Brasiliens Präsident Jair Bolsonaro hat inmitten der Coronaviruskrise am Dlonnerstagnachmitag Gesundheitsminister Luiz Henrique Mandetta entlassen. An seiner Stelle wird künftig der Onkologe und Unternehmer Nelson Teich das Gesundheitsministerium führen. Vom brasilianischen Kongress und Spezialisten wird der Wechsel zum momentanen Zeitpunkt, der von stark steigenden Zahlen der Covid-19-Infektions- und Todesfälle geprägt ist, mit Besorgnis gesehen.
Der Wechsel kommt jedoch nicht überraschend. Die Beziehung zwischen Bolsonaro und Mandetta war seit etwa einem Monat aufgrund unterschiedlicher Meinungen zur Bekämpfung der Coronaviruskrise angespannt. Mandetta hat indes bei der Bevölkerung, Experten und Politikern großen Respekt genossen. Bei jüngsten Umfragen lagen seine Beliebtheitswerte anders als die von Bolsonaro bei 76 Prozent.

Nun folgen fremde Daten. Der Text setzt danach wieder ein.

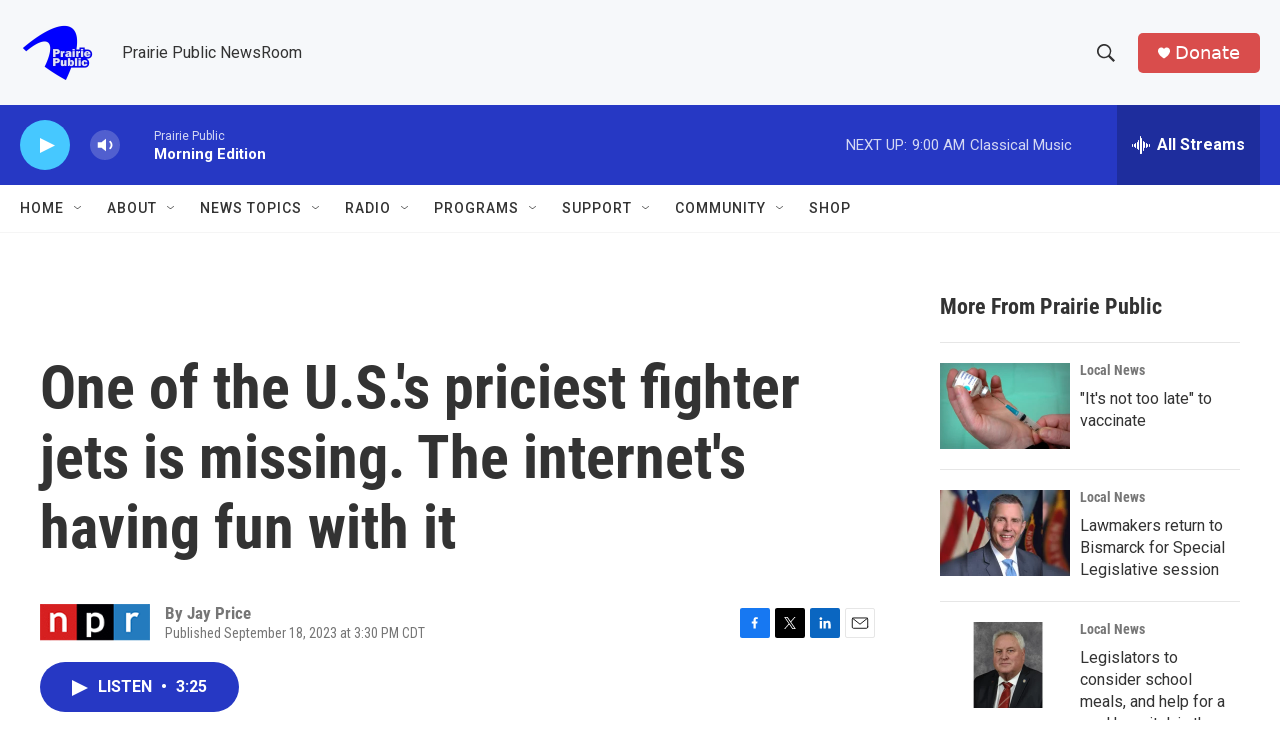

--- FILE ---
content_type: text/html; charset=utf-8
request_url: https://www.google.com/recaptcha/api2/aframe
body_size: -86
content:
<!DOCTYPE HTML><html><head><meta http-equiv="content-type" content="text/html; charset=UTF-8"></head><body><script nonce="BaV9l73fKLpv1vks366bEw">/** Anti-fraud and anti-abuse applications only. See google.com/recaptcha */ try{var clients={'sodar':'https://pagead2.googlesyndication.com/pagead/sodar?'};window.addEventListener("message",function(a){try{if(a.source===window.parent){var b=JSON.parse(a.data);var c=clients[b['id']];if(c){var d=document.createElement('img');d.src=c+b['params']+'&rc='+(localStorage.getItem("rc::a")?sessionStorage.getItem("rc::b"):"");window.document.body.appendChild(d);sessionStorage.setItem("rc::e",parseInt(sessionStorage.getItem("rc::e")||0)+1);localStorage.setItem("rc::h",'1769080271505');}}}catch(b){}});window.parent.postMessage("_grecaptcha_ready", "*");}catch(b){}</script></body></html>

--- FILE ---
content_type: text/javascript
request_url: https://polo.feathr.co/v1/analytics/match/script.js?a_id=6914ade88079880fccded009&pk=feathr
body_size: -598
content:
(function (w) {
    
        
    if (typeof w.feathr === 'function') {
        w.feathr('integrate', 'ttd', '697205cdbe7ed50002eebaa2');
    }
        
        
    if (typeof w.feathr === 'function') {
        w.feathr('match', '697205cdbe7ed50002eebaa2');
    }
        
    
}(window));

Auch das hat den Ex-Militär nicht besonders gefallen.
Kritische Stimmen hagelte es umgehend von verschiedener Seite. Von der Bevölkerung wurde die Ansprache Bolsonaros am Abend zur Entlassung Mandettas mit Töpfeklappern und Rufen „Bolsonaro raus“ quittiert.
Bei seiner ersten Pressekonferenz zeigte sich Teich bemüht zu verdeutlichen, dass seine künftigen Entscheidungen auf technischer und wissenschaftlicher und nicht politischer Basis erfolgen werden. Gleichzeitig betonte er mit Bolsonaro auf einer Linie zu liegen.
Der ist gegen Ausgehbeschränkungen sowie Schul- und Geschäftsschließungen zur Eindämmung der Ansteckungsgefahr. Vielmehr glaubt er, dass eine ledigliche Isolation von Risikogruppen und über 60-Jährigen völlig ausreichend seien und verweist darauf, dass auch die Wirtschaft geschützt werden müsse.
Vorerst wird es trotz des Wechsels wohl keine großen Änderungen bei den Empfehlungen zur sozialen Isolation geben. Teich sprach zwar von einer “Flexibilisierung in der Zukunft“, lässt aber offen, wann und in welcher Form dies geschehen wird. In einem von ihm jüngst veröffentlichten Artikel verteidigte der Mediziner zudem ebenso wie Mandetta eine soziale Distanz.
Angekündigt hat Teich Massentests. Die wurden auch schon von Ex-Minister Mandetta vertreten. Ein Problem ist allerdings der weltweite Engpass an Rohmaterial für die Tests und die in Brasilien nach wie vor noch hohe Warteschlange bei der Auswertung der Proben.
Teich ist unter Medizinern anerkannt und kann mit der Unterstützung der medizinischen Vereinigung Brasiliens rechnen. Während des Wahlkampfes 2018 hatte er sich für Bolsonaro stark gemacht.
In Brasilien sind bis zum Donnerstag 30.425 Menschen Covid-19 positiv getestet worden. Die Zahl der Covid-Todesopfer liegt bei 1.924, die Todesrate bei 6,3 Prozent. In verschiedenen Bundesstaaten droht bereits ein Kollaps des öffentlichen Gesundheitswesens.
In den öffentlichen Krankenhäusern von Manaus, Fortaleza, Rio de Janeiro und auch São Paulo werden die Betten auf Intensivstationen knapp. Teilweise ist schon eine Belegung von hundert Prozent erreicht.